2011.09.13 卯年ご縁年
卯年ご縁年と言うことできっと秋には紅葉ツアーをするであろう月山に行ってきた。
この日は出るのに手間取り、月山駐車場着が12時という遅い山行。

辺りはいちめん白い霧に包まれている。
店をでる前に西の空を確認した時から想像はしていたのだが、いざ白さしかない山を目の当たりにするとなんともいえない挫折感が・・・

行きはリフトを使い登る。
登山道は整備され、歩きやすい木道がつづく。
しばらくするとガレ場が出現するが、何てこと無い感じである。
辺りが見えないのでもくもくと登っていると、2時前には山頂についてしまった。

さっそく山頂の神社にお参りしようとして中に入ろうとした時、
「ここから先はご祈祷を受けてからの参拝となります。」と初対面の白い着物を着た宮司さんに声を掛けられた。
怪訝そうな顔でおじさんの方を見ると《祈祷料500円》と書いてある。

駐車場をでる時に500円玉2個をザックに入れただけの僕は、
リフト手前で「環境保護協力金」と言う名の入山料を徴収され、リフト代550円(だったと思う)を払った為に宮司さんに支払うお金は持ち合わせていなかった。
「お金がないと神様にお参りも出来ないのか・・・」と現世で生きることの現実を突きつけられた僕は

お金が無いとは言えないので「んじゃ、いいです・・・」と言う言葉を宮司さんに返して、参拝をあきらめたのだった。


神社入り口のところにちょっとしたスペースが合ったので、愛用のガソリンコンロとパーコレーターをザックから取り出し、1980mでコーヒーを入れる。

山頂の気温は19.5度
熱いコーヒーが美味しい気温だ。

となりで休憩している会津から来たというご夫婦にもおすそ分けし、しばし談笑。

午後3時になるとリフトの最終が4時半であるためか、人が一気にいなくなる。
はなっから下りのリフトに乗る気の無い(と言うよりお金が無いだけ)僕は山頂小屋も閉まりひと気の無い山頂でさらに時間を潰す。
理由は無いのだが、なぜかそこにいることが楽しかった。
3時20分頃、急に辺りが明るくなり始める。
霧が薄くなってきている証拠だ。
それまで20mも離れると見えなくなっていた山頂の神社も霧の切れ間からすっきりと見ることが出来る瞬間も出てきた。
僕は無我夢中でシャッターを切りながら下山を始める。
霧の切れ間から雄大な山容が見えるようになる。
光が差し、それまでどす黒かった緑が一気に萌えるような緑に変化する。

思わずため息が出るくらい霧と太陽と山の緑のコントラストが美しい。

気がつくと前にも後ろにも誰一人としていなくなっていた。
4時15分
もうとっくに下りのリフトにみんな乗っているのだろう。

鮮やかな緑の山肌を独り占めしている満足感と風と虫の音に包まれている心地よさをかみ締めながらさらにゆっくり、ゆっくりと下っていく。

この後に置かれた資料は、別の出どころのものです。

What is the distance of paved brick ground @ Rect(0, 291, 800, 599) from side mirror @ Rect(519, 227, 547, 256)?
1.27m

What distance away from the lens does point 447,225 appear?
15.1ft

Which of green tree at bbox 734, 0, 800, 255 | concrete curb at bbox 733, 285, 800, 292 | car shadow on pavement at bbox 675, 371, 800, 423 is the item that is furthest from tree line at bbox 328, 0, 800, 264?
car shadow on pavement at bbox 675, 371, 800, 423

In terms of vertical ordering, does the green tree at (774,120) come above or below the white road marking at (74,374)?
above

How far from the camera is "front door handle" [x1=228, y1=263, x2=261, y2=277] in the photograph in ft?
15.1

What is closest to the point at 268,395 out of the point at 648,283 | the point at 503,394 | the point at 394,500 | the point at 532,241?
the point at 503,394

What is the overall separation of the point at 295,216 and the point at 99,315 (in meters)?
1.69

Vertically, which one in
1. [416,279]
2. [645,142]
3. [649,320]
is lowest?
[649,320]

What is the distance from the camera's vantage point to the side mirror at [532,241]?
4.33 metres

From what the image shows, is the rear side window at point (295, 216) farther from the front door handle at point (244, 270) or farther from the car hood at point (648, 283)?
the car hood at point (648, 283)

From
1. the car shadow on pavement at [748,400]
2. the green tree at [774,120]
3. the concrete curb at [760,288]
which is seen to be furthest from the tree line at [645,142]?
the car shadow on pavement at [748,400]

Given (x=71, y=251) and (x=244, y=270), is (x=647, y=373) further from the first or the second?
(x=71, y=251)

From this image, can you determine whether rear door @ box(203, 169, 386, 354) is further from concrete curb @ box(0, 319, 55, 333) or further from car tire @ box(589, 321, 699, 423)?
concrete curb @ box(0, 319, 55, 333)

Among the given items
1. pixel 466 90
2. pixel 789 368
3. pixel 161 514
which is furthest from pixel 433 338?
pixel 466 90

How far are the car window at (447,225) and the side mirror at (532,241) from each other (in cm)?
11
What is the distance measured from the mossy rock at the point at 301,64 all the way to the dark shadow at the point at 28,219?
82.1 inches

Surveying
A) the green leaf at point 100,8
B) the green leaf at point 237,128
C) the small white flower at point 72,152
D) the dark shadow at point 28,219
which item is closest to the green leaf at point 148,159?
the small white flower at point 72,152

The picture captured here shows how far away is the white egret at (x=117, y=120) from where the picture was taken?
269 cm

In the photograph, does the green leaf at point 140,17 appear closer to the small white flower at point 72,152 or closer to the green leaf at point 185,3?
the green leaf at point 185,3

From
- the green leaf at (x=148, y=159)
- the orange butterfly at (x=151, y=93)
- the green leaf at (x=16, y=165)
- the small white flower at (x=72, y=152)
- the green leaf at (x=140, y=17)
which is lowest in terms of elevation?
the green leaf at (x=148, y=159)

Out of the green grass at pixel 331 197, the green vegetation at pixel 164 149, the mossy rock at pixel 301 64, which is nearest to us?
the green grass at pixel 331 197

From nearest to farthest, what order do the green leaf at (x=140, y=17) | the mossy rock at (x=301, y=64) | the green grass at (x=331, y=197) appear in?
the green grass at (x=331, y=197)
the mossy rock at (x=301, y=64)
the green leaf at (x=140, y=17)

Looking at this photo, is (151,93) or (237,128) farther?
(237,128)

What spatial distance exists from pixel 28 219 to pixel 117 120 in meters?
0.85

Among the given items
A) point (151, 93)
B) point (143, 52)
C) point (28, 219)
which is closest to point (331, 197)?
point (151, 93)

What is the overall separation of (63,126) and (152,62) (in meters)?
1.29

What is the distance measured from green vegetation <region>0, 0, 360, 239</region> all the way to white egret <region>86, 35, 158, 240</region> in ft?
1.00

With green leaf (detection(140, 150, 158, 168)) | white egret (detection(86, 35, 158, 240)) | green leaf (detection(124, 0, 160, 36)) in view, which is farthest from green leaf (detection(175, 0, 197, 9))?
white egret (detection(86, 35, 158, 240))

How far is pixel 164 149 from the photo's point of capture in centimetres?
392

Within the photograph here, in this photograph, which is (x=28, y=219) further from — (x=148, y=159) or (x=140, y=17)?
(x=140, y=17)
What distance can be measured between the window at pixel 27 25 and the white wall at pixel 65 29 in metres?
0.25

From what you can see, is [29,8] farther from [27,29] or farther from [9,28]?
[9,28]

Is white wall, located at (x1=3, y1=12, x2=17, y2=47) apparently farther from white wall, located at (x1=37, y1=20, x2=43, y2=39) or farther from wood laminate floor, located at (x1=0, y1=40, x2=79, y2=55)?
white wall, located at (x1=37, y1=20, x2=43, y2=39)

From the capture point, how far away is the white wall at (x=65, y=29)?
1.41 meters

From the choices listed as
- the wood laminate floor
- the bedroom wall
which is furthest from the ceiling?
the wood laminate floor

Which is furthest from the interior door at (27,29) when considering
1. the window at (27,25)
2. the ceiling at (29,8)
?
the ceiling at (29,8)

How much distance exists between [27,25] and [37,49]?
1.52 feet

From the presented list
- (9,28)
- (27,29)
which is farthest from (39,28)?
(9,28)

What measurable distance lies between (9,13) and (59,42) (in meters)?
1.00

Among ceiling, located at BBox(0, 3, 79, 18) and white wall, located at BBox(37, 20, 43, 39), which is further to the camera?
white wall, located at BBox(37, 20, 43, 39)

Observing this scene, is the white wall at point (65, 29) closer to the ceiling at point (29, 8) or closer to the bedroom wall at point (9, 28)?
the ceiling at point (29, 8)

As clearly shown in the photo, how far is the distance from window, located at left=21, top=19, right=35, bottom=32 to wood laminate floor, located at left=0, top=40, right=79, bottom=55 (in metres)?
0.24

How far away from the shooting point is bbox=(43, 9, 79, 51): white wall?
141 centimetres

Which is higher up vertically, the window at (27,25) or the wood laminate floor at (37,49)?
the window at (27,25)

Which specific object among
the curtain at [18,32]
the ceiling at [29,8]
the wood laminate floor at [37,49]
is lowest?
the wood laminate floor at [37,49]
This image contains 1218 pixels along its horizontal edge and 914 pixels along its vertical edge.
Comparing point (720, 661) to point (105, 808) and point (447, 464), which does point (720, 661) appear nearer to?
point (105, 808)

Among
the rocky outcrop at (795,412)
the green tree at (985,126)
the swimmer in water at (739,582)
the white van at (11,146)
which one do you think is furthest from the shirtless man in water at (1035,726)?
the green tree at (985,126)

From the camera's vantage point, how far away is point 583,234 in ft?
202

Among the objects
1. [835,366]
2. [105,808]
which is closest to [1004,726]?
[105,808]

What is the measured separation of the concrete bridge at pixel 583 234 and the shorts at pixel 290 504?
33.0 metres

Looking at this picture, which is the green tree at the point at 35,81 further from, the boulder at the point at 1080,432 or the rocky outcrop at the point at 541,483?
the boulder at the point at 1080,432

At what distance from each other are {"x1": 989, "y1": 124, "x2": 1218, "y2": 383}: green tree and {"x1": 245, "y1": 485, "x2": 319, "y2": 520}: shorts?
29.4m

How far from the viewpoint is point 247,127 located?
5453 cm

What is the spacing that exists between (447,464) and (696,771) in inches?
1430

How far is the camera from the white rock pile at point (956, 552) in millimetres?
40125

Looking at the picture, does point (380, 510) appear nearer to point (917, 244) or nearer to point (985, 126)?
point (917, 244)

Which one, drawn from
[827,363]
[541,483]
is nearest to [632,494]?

リフトを使わないコースを下ると、3~4本の沢を渡るところがある。
手ですくってみると、水は限りなく透明で且つ冷たい。
飲用に柄杓がおいてある沢もあり、そこで喉を潤し、顔を洗った。
なぜか生き返ったような気持ちになったのは言うまでも無い。(別に死んだわけではないが


5時10分
駐車場に到着。

着替えを済ませると夕日に映える白樺がオレンジに染まってこの上なく綺麗に光っている。


参拝するお金さえない僕に神様が哀れんでよい景色を見せてくれたように感じる一日だった。

追伸
今度はもう少し天気のいい日にもう少し余分にお金を持って登ろうと思ったのだった。